● **Source information**:

######

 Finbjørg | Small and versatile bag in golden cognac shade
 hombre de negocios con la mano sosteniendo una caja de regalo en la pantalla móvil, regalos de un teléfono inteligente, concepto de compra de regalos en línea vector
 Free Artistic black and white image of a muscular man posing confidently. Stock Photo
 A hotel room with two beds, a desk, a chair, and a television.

######

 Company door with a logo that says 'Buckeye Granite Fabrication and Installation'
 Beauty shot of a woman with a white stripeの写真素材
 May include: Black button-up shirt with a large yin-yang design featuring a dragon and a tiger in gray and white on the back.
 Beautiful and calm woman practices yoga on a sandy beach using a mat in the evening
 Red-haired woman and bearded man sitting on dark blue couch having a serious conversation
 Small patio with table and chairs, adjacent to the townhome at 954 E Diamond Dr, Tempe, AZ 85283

######

● **Exercise goal**: Which lines in the items above contain the word "Small"? Return each of them in full, matching case exactly.

● **Result for this task**:
 Finbjørg | Small and versatile bag in golden cognac shade
 Small patio with table and chairs, adjacent to the townhome at 954 E Diamond Dr, Tempe, AZ 85283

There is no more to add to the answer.